INPUT RECORDS:

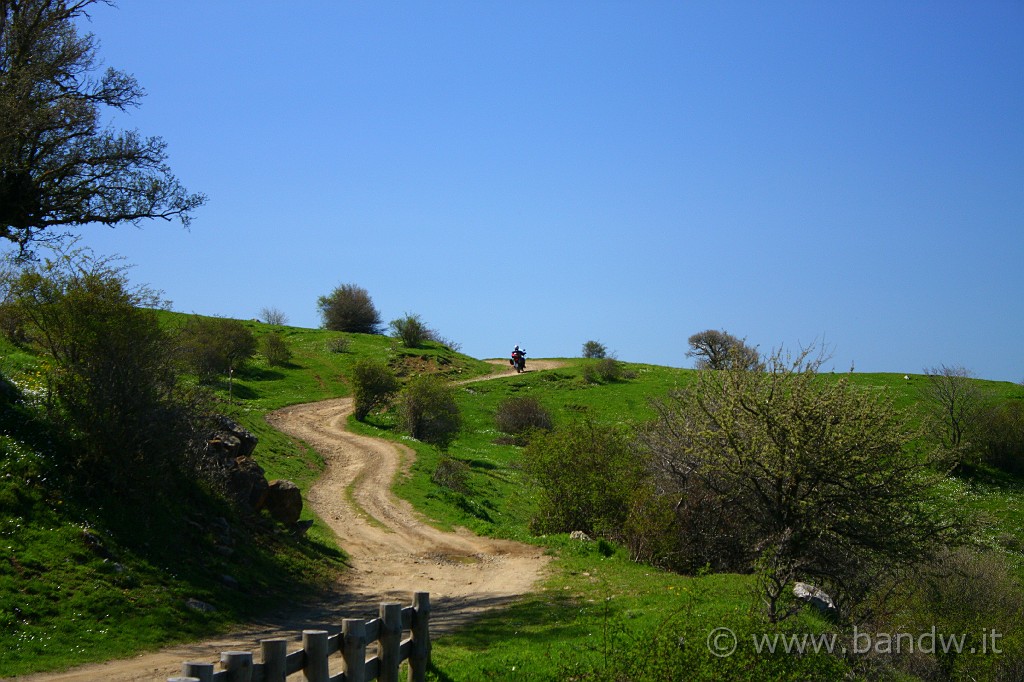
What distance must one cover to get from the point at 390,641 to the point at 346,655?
0.76 metres

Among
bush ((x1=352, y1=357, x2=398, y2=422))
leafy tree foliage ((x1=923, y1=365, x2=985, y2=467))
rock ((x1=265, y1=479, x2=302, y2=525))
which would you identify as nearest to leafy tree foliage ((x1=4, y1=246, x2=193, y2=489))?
rock ((x1=265, y1=479, x2=302, y2=525))

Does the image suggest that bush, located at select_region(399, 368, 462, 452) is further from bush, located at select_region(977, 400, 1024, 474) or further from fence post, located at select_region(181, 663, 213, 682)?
fence post, located at select_region(181, 663, 213, 682)

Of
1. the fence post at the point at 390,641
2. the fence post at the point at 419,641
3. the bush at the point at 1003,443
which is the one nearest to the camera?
the fence post at the point at 390,641

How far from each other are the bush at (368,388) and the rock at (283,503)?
1012 inches

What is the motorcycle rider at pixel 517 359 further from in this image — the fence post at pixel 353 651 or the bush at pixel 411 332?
the fence post at pixel 353 651

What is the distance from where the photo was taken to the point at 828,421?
521 inches

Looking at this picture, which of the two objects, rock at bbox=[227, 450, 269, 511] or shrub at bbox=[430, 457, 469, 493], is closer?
rock at bbox=[227, 450, 269, 511]

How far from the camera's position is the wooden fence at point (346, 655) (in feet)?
21.9

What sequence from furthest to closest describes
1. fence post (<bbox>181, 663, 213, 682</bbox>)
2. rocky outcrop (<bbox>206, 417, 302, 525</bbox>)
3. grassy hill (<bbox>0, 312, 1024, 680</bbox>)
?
rocky outcrop (<bbox>206, 417, 302, 525</bbox>), grassy hill (<bbox>0, 312, 1024, 680</bbox>), fence post (<bbox>181, 663, 213, 682</bbox>)

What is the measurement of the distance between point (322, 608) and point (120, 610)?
14.0 feet

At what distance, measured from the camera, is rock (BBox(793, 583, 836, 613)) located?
1381 centimetres

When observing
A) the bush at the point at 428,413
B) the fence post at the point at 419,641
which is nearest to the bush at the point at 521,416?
the bush at the point at 428,413

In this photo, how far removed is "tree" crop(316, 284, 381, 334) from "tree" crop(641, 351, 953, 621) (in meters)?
79.2

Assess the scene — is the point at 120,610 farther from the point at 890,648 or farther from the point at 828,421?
the point at 890,648
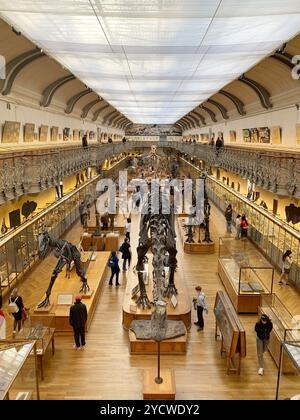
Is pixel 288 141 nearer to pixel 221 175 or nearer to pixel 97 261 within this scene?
pixel 97 261

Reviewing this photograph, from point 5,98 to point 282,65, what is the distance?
9.21 m

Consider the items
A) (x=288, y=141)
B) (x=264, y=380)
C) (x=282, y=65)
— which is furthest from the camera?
(x=288, y=141)

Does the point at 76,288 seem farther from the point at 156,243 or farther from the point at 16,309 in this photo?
the point at 156,243

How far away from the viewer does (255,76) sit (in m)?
15.0

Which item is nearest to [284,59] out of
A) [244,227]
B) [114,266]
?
[244,227]

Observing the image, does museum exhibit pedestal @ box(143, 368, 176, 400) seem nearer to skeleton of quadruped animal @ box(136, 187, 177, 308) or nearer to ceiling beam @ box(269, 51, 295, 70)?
skeleton of quadruped animal @ box(136, 187, 177, 308)

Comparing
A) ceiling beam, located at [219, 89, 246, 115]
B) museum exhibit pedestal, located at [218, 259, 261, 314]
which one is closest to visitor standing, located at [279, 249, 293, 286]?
museum exhibit pedestal, located at [218, 259, 261, 314]

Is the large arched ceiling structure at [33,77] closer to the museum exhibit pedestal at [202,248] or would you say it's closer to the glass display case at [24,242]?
the glass display case at [24,242]

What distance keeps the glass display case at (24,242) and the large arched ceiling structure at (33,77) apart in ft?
14.1

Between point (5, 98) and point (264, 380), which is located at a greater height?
point (5, 98)

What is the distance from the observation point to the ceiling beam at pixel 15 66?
1148 centimetres

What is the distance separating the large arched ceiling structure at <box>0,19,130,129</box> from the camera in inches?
416

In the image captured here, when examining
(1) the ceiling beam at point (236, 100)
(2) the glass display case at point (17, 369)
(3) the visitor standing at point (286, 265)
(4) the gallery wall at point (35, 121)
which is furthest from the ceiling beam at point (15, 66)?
(1) the ceiling beam at point (236, 100)
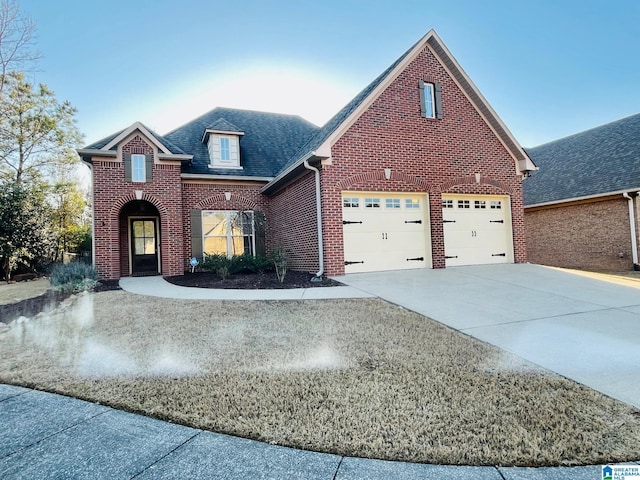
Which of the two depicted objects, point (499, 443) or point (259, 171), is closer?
point (499, 443)

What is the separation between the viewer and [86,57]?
36.2 feet

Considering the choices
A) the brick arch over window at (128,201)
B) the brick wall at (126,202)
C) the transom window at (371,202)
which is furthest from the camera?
the brick arch over window at (128,201)

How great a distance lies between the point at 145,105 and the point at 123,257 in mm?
5535

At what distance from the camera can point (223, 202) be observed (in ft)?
43.7

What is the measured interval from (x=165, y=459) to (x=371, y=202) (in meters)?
8.89

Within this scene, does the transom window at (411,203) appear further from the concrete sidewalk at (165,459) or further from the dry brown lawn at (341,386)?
the concrete sidewalk at (165,459)

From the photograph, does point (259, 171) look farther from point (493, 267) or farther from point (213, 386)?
point (213, 386)

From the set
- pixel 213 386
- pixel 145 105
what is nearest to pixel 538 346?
pixel 213 386

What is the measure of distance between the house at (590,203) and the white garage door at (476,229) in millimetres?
5808

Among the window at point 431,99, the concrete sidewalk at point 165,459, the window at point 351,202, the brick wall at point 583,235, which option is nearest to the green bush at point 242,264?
the window at point 351,202

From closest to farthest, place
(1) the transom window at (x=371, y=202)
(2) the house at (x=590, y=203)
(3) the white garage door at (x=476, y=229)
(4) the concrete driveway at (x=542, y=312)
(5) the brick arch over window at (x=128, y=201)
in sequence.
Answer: (4) the concrete driveway at (x=542, y=312) < (1) the transom window at (x=371, y=202) < (3) the white garage door at (x=476, y=229) < (5) the brick arch over window at (x=128, y=201) < (2) the house at (x=590, y=203)

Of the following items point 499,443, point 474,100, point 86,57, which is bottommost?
point 499,443

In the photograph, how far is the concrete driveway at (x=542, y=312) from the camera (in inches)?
149

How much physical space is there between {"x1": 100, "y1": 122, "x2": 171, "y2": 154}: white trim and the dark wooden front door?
3045mm
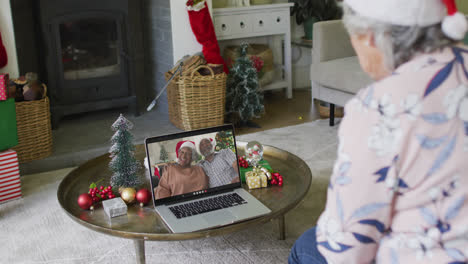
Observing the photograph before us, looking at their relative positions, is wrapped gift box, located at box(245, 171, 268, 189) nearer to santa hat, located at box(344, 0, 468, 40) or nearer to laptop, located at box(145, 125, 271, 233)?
laptop, located at box(145, 125, 271, 233)

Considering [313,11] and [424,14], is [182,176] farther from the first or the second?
[313,11]

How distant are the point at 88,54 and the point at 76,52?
81mm

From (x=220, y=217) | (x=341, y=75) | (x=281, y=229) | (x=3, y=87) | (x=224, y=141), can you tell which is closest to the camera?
(x=220, y=217)

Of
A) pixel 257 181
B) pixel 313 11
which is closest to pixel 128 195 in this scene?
pixel 257 181

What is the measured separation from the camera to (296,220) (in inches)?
89.5

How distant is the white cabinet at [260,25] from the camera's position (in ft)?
12.7

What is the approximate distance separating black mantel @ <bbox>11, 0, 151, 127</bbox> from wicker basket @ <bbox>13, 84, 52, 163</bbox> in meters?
0.50

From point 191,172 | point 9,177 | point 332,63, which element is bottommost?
point 9,177

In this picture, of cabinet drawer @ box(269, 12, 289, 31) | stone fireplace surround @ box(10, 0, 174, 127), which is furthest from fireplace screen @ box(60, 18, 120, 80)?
cabinet drawer @ box(269, 12, 289, 31)

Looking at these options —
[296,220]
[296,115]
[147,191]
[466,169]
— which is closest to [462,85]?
[466,169]

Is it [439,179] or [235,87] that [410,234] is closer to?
[439,179]

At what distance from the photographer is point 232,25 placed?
12.8 ft

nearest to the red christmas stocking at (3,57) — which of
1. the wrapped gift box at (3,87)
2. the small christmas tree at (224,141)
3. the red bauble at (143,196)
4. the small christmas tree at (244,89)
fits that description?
the wrapped gift box at (3,87)

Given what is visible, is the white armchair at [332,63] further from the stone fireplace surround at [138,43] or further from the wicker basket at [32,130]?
the wicker basket at [32,130]
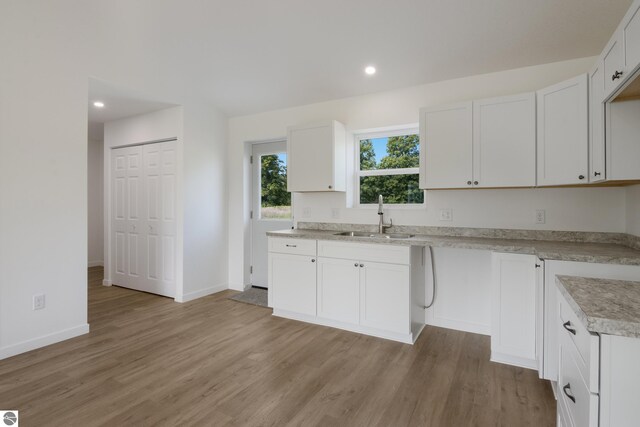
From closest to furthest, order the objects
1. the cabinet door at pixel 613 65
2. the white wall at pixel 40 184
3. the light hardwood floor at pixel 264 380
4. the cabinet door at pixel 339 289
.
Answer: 1. the cabinet door at pixel 613 65
2. the light hardwood floor at pixel 264 380
3. the white wall at pixel 40 184
4. the cabinet door at pixel 339 289

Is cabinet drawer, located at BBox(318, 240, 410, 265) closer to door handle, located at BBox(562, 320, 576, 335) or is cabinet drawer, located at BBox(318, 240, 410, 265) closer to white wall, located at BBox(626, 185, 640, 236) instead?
door handle, located at BBox(562, 320, 576, 335)

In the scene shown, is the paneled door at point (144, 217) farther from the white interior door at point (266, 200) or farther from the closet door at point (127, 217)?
the white interior door at point (266, 200)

TASK TO COMPLETE: Give again exactly the lines from the one holding "In this picture, of" to the final line of the records, both ends included; any pictures stay out.

SOLUTION TO THE EXERCISE:
In this picture, of cabinet drawer @ box(269, 12, 289, 31) | stone fireplace surround @ box(10, 0, 174, 127), which is furthest from fireplace screen @ box(60, 18, 120, 80)?
cabinet drawer @ box(269, 12, 289, 31)

Looking at these options —
[296,220]
[296,115]
[147,191]
[466,169]
— which is closest to [462,85]?
[466,169]

Is it [439,179] or [235,87] that [410,234] is closer to?
[439,179]

At what distance from the photographer is point 232,25 placed?
12.8 ft

nearest to the red christmas stocking at (3,57) — which of
1. the wrapped gift box at (3,87)
2. the small christmas tree at (224,141)
3. the red bauble at (143,196)
4. the small christmas tree at (244,89)
fits that description?
the wrapped gift box at (3,87)

Given what is visible, is the white armchair at [332,63] further from the stone fireplace surround at [138,43] or further from the wicker basket at [32,130]?
the wicker basket at [32,130]
From closest to furthest, order the objects
1. the cabinet door at pixel 613 65
2. the white wall at pixel 40 184
3. the light hardwood floor at pixel 264 380
4. the cabinet door at pixel 339 289
.
Answer: 1. the cabinet door at pixel 613 65
2. the light hardwood floor at pixel 264 380
3. the white wall at pixel 40 184
4. the cabinet door at pixel 339 289

Is cabinet drawer, located at BBox(318, 240, 410, 265) closer to door handle, located at BBox(562, 320, 576, 335) or is cabinet drawer, located at BBox(318, 240, 410, 265) closer to white wall, located at BBox(626, 185, 640, 236) instead?
door handle, located at BBox(562, 320, 576, 335)

In the scene shown, is the paneled door at point (144, 217) farther from the white interior door at point (266, 200) or farther from the closet door at point (127, 217)?
the white interior door at point (266, 200)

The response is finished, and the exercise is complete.